Suzuki Motor Corporation’s Indian arm, Maruti Suzuki, plans to enter the electric vehicles segment by 2025.
Japanese automaker Suzuki Motor Corporation said it will invest around 150 billion yen (about Rs 10,445 crore) by 2026, for local manufacturing of Battery Electric Vehicles (BEV) and BEV batteries in Gujarat. The company has signed a Memorandum of Understanding (MoU) to this effect with the Gujarat government.
It was signed “on March 19, 2022 at the India-Japan Economic Forum held in New Delhi, India, in the presence of Japanese Prime Minister Fumio Kishida and Indian Prime Minister Narendra Modi,” Suzuki Motor Corporation said in a statement. Speaking at the forum, Suzuki Motor Corporation (SMC) Representative Director and President Toshihiro Suzuki said, “Suzuki’s future mission is to achieve carbon neutrality with small cars. We will continue active investment in India to realise Self-reliant India (Atma-nirbhar Bharat).” Under the MoU, the company’s wholly-owned arm Suzuki Motor Gujarat Pvt Ltd (SMG) will invest Rs 7,300 crore for the construction of a plant for BEV batteries at a land neighboring to SMG’s existing plant by 2026.
Also, SMG will invest another Rs 3,100 crore for increasing the production capacity for BEV manufacturing by 2025, the statement said. At present, for manufacturing of conventional internal combustion engine vehicles, the Suzuki group has a cumulative production capacity of about 22 lakh units per annum across two facilities of its main subsidiary, Maruti Suzuki India (MSI) in Haryana, along with SMG’s facility in Gujarat.

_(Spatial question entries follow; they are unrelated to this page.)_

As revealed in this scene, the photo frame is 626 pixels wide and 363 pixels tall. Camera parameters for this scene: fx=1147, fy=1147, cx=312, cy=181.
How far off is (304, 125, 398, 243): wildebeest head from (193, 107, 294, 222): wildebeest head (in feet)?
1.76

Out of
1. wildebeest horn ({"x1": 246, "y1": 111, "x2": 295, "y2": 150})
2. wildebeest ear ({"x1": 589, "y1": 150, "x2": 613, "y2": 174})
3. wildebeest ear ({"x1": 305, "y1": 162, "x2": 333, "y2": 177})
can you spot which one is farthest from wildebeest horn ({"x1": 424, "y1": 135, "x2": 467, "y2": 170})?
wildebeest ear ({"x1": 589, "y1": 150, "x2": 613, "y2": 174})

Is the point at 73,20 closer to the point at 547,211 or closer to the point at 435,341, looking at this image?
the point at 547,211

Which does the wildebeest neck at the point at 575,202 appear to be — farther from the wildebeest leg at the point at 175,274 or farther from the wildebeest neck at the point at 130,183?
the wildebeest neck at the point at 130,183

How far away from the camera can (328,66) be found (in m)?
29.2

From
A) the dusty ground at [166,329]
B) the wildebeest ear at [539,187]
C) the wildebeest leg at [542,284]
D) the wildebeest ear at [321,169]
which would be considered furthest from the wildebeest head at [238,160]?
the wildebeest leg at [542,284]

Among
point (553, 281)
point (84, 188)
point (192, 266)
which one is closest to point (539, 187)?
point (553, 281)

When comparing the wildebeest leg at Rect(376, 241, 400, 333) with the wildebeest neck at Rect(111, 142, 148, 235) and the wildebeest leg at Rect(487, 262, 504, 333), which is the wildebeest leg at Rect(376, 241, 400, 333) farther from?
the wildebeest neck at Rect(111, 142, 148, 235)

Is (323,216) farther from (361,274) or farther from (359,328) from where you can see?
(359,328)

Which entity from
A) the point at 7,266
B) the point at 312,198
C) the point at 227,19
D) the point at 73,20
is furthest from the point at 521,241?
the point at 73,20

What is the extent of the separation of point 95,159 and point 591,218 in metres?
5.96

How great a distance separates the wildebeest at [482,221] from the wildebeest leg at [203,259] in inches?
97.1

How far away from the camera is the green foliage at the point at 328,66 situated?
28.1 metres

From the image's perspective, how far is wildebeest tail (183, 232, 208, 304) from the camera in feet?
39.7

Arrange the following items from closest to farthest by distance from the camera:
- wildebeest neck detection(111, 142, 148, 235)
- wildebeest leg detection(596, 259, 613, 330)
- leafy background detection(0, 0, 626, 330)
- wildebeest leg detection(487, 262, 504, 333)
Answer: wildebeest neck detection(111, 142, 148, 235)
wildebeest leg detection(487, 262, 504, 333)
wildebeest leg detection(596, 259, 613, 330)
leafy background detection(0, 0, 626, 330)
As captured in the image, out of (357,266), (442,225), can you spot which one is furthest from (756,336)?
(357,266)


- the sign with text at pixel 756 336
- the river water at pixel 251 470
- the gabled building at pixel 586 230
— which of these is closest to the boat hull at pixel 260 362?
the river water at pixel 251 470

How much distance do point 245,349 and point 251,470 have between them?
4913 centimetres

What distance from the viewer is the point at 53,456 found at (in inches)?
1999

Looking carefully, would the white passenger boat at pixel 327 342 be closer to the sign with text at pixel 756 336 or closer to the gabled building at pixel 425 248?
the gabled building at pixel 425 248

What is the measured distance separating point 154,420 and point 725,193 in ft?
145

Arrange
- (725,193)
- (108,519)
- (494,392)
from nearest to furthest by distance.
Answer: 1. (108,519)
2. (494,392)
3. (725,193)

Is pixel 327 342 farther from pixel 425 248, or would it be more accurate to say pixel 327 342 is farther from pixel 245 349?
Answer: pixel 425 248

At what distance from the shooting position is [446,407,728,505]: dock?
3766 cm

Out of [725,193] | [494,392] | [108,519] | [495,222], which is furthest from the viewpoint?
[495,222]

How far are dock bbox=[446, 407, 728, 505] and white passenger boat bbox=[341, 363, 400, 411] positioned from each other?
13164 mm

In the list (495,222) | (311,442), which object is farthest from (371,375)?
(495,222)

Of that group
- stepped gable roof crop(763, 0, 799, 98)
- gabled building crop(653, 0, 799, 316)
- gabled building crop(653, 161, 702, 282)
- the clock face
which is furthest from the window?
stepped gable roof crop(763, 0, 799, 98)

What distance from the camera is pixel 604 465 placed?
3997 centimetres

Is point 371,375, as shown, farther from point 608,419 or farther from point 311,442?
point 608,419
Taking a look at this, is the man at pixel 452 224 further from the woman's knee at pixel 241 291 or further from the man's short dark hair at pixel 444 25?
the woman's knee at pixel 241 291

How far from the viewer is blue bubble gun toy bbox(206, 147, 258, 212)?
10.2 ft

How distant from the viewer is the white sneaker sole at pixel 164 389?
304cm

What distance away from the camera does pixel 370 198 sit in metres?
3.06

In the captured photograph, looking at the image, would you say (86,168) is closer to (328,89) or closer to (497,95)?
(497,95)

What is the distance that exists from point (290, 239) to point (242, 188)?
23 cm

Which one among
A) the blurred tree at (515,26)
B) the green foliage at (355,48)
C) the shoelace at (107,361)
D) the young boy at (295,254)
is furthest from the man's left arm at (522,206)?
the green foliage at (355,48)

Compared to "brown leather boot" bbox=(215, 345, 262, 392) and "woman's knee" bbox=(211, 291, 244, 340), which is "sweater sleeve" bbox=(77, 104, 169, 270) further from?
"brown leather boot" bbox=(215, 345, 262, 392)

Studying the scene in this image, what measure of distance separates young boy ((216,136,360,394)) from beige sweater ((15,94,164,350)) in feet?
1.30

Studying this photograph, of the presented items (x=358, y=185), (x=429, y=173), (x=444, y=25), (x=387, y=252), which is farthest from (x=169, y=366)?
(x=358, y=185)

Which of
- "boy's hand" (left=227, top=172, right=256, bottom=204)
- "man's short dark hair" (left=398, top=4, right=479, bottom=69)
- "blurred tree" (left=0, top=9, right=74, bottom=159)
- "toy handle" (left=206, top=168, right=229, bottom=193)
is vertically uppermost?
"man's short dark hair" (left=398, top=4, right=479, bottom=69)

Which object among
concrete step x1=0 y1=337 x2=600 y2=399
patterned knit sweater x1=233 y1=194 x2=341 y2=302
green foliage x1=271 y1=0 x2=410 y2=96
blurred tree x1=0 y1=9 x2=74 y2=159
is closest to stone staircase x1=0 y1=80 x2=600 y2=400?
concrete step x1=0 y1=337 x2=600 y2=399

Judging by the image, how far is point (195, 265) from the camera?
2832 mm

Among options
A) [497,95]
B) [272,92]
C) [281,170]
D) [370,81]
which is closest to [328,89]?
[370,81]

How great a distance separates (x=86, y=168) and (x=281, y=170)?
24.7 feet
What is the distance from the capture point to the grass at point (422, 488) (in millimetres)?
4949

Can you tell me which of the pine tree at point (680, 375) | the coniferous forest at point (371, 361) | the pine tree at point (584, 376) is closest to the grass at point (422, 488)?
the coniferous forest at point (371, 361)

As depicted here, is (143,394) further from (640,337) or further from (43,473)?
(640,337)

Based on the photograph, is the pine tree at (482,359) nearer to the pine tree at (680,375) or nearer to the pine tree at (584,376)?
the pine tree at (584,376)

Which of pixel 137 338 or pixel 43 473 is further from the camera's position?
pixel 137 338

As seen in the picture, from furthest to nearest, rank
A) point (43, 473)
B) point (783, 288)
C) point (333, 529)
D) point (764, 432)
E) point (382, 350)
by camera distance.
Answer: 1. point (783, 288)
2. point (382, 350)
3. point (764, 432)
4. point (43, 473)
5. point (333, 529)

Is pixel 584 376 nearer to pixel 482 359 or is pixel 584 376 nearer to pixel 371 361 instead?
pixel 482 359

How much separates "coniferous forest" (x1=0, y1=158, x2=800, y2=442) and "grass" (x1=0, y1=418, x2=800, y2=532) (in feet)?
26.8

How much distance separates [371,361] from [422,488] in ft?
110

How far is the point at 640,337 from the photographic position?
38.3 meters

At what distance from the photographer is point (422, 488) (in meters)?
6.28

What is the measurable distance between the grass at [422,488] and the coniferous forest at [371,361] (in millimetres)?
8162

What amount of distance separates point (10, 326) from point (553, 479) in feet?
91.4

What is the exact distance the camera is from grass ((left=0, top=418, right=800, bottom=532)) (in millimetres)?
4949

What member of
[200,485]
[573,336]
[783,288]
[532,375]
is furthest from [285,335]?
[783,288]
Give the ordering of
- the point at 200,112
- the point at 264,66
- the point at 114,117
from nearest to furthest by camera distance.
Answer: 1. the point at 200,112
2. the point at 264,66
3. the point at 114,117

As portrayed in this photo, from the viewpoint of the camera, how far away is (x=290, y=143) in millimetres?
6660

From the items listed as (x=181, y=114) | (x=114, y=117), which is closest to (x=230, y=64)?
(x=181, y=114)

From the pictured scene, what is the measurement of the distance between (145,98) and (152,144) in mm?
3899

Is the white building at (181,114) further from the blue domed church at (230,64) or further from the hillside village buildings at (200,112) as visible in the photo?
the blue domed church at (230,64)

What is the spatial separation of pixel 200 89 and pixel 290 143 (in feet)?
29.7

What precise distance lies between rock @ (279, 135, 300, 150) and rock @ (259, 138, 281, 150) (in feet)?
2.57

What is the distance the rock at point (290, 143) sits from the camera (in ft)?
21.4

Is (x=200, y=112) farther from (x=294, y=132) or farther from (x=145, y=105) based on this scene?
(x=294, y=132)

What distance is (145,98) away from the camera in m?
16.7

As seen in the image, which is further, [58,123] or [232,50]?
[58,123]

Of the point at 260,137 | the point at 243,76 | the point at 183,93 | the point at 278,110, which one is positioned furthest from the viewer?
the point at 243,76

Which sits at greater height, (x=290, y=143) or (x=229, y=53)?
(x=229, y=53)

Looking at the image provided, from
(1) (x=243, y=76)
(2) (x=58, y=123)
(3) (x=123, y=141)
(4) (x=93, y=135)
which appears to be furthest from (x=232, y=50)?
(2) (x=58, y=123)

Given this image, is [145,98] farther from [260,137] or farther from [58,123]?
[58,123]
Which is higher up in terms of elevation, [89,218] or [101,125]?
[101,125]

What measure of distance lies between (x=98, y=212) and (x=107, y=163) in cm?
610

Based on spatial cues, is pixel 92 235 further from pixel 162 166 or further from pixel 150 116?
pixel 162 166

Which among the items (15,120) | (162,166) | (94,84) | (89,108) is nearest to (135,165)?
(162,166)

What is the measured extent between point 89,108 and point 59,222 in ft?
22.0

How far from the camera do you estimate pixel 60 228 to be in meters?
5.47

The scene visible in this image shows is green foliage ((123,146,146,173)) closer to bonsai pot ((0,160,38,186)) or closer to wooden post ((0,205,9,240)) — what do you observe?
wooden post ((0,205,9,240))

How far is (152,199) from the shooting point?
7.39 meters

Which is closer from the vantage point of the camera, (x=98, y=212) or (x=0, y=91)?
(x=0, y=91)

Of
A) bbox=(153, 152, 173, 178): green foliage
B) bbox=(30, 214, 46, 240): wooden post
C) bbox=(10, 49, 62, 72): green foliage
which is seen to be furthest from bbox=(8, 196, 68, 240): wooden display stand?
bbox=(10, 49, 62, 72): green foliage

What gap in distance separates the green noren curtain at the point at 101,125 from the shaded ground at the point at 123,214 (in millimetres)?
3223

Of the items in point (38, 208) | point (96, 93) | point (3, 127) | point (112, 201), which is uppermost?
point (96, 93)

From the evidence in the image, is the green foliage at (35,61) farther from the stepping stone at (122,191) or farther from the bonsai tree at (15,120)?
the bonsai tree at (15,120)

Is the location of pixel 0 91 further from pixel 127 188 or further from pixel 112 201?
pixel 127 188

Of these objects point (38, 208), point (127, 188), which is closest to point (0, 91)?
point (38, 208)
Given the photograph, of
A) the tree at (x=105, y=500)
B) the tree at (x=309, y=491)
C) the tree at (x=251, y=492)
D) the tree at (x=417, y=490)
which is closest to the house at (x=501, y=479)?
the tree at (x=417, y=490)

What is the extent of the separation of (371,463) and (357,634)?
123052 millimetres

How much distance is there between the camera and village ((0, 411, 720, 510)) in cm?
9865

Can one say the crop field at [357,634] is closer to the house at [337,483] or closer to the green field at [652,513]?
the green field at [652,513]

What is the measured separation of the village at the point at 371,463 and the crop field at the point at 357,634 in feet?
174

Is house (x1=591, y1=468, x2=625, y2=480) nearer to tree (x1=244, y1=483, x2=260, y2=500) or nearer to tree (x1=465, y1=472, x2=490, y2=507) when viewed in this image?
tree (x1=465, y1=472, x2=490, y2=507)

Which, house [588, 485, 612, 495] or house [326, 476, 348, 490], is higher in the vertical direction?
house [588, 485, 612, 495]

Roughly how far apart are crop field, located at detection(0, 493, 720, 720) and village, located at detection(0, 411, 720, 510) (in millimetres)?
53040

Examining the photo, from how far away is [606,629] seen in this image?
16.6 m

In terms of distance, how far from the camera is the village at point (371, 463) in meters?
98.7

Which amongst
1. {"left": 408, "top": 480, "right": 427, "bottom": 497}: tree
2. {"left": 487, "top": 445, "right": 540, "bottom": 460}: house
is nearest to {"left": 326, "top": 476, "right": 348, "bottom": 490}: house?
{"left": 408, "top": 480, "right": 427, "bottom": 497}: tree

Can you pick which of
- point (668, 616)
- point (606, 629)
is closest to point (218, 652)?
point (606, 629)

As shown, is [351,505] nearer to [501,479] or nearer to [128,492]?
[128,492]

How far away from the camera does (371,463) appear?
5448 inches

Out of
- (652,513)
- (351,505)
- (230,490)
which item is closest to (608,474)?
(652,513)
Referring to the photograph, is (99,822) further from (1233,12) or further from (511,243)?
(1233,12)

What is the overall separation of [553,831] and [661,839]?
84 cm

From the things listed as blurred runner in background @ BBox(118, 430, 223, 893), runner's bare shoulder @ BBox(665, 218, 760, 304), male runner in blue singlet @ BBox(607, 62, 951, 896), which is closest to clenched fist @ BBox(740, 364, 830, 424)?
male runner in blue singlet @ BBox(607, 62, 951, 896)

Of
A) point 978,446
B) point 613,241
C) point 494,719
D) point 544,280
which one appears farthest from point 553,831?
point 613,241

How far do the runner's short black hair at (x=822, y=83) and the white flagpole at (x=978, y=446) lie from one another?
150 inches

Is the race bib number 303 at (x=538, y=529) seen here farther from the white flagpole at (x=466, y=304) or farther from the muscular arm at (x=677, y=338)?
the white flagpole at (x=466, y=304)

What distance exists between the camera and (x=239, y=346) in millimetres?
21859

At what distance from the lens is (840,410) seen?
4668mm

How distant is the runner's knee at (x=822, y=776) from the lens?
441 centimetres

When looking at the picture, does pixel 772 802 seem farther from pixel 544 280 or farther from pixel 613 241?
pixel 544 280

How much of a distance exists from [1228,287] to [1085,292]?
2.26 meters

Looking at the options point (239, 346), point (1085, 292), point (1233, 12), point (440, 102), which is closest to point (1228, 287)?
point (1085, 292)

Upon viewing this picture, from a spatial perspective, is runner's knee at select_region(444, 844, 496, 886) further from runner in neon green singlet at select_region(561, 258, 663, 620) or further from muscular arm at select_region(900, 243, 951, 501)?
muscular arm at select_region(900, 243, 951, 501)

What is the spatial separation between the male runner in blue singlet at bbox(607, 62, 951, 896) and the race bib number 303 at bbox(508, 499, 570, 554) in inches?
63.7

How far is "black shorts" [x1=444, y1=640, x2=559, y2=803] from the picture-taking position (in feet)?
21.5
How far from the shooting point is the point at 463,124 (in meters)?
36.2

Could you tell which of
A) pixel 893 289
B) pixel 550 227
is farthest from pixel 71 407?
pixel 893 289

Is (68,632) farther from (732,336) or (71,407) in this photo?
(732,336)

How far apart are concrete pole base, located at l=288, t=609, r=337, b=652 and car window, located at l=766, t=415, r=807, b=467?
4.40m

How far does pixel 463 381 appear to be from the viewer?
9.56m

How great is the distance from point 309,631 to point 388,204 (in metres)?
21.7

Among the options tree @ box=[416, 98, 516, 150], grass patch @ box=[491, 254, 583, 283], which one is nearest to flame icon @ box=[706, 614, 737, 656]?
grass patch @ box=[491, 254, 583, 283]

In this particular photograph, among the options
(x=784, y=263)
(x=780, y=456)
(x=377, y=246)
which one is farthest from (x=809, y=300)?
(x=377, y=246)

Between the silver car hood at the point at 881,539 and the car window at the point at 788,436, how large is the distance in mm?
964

MSI’s production capacity at Gurgaon and Manesar plants in Haryana is around 15 lakh units per annum. SMG, which supplies vehicles exclusively to MSI, has an additional installed production capacity of 7.5 lakh units per annum.
In the statement, SMC further said another group firm Maruti Suzuki Toyotsu India Pvt Ltd (MSTI) will make an investment of Rs 45 crore on the construction of a vehicle recycling plant by 2025. Last year in November, MSTI — the joint venture between the Maruti Suzuki and Toyota Tsusho Group — commenced operations of the vehicle dismantling and recycling unit at Noida, in Uttar Pradesh. The facility, spread over 10,993 square metre has a capacity to scrap and recycle over 24,000 ELVs (end-of-life vehicles) annually.
In November 2019, the two partners had announced a joint venture for setting up the vehicle scrapping and recycling unit. SMC’s Indian arm, Maruti Suzuki, plans to enter the electric vehicles segment by 2025. The company, a leader in the mass market segment, has maintained that at the current prices it would be difficult to sell affordable EVs at a mass scale.
Maruti Suzuki had earlier in 2019, tested an electric vehicle based on its WagonR with plans to launch in 2020, but decided against a commercial launch for personal usage citing lack of infrastructure and government support. On Saturday, Japanese Prime Minister Fumio Kishida announced an investment target of five trillion yen (Rs 3,20,000 crore) in India over the next five years, as the two sides concluded a raft of agreements and collaborations to further expand their special strategic and global partnership.
The two countries also announced a Clean Energy Partnership (CEP) for cooperation in areas such as electric vehicles, storage systems including batteries, electric vehicle charging infrastructure, development of solar energy; hydrogen and ammonia. “The objective is to encourage manufacturing in India, creation of resilient and trustworthy supply chains in these areas as well as fostering collaboration in R&D. It will be implemented through the existing mechanism of Energy Dialogue,” a joint statement had said.